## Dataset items

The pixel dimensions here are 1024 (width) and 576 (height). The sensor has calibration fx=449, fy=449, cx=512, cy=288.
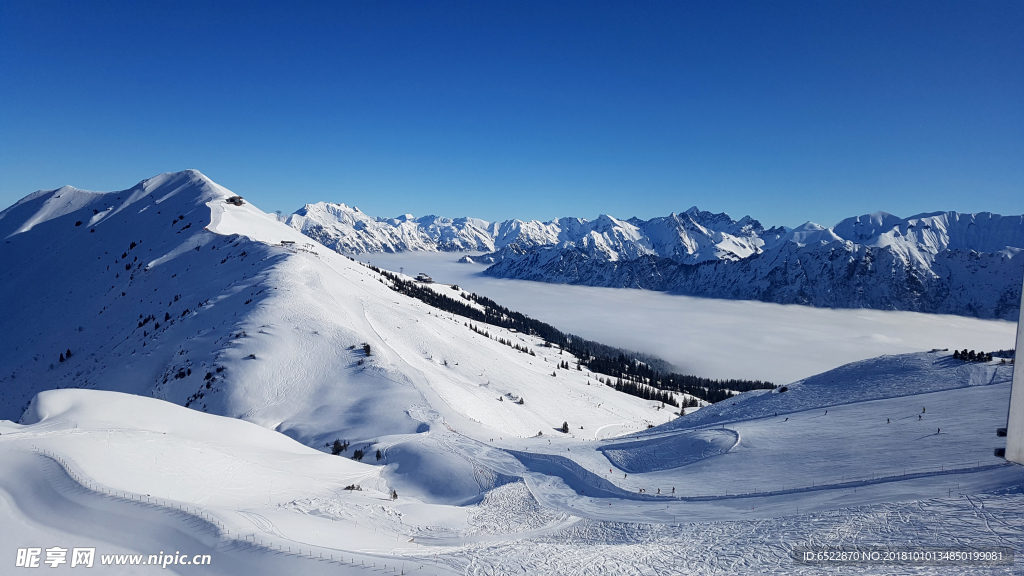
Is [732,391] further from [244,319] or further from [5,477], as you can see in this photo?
[5,477]

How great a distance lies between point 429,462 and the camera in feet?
124

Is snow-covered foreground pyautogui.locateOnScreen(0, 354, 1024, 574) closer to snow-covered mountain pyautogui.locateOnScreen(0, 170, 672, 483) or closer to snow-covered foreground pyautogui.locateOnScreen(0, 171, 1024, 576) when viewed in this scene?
snow-covered foreground pyautogui.locateOnScreen(0, 171, 1024, 576)

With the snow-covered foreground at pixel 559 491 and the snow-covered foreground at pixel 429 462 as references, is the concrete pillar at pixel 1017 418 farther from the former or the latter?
the snow-covered foreground at pixel 429 462

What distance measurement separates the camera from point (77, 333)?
297 ft

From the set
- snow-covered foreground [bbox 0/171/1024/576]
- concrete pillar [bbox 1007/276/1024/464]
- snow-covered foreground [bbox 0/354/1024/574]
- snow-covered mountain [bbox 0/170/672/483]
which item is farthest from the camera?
snow-covered mountain [bbox 0/170/672/483]

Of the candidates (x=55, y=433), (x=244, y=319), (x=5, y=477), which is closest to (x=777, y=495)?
(x=5, y=477)

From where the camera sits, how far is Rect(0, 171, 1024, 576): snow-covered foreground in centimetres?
1886

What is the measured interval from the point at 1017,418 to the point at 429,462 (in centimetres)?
Answer: 3638

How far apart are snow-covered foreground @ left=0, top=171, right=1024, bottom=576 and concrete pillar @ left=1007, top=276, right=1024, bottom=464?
40.2 feet

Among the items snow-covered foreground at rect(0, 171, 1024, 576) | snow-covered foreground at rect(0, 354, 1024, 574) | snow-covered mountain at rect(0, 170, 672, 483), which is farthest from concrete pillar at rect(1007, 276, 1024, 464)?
snow-covered mountain at rect(0, 170, 672, 483)

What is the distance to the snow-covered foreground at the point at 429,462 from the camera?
18.9m

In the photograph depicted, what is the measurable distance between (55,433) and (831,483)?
4652 centimetres

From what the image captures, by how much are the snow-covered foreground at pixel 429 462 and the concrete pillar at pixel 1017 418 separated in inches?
483

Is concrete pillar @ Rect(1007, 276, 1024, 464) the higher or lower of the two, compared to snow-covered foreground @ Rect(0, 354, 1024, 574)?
higher
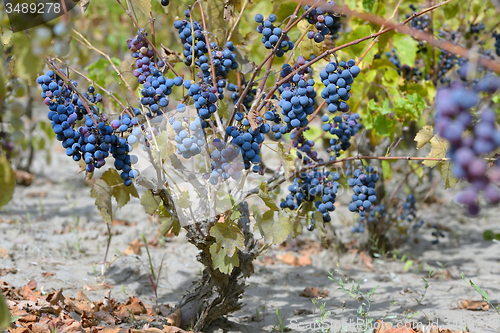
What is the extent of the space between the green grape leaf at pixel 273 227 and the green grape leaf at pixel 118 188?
615mm

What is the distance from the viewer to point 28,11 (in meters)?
1.68

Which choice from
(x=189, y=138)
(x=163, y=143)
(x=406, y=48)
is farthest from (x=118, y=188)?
(x=406, y=48)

## Goal
Convert the records from the line containing "Which choice from" through the end of the records into a Markdown table with the columns Row and Line, skipping blank lines.

## Right answer
| Row | Line |
|---|---|
| 1 | Which choice from |
| 2 | (x=189, y=138) |
| 3 | (x=163, y=143) |
| 4 | (x=406, y=48) |
| 5 | is farthest from (x=118, y=188)? |
| 6 | (x=406, y=48) |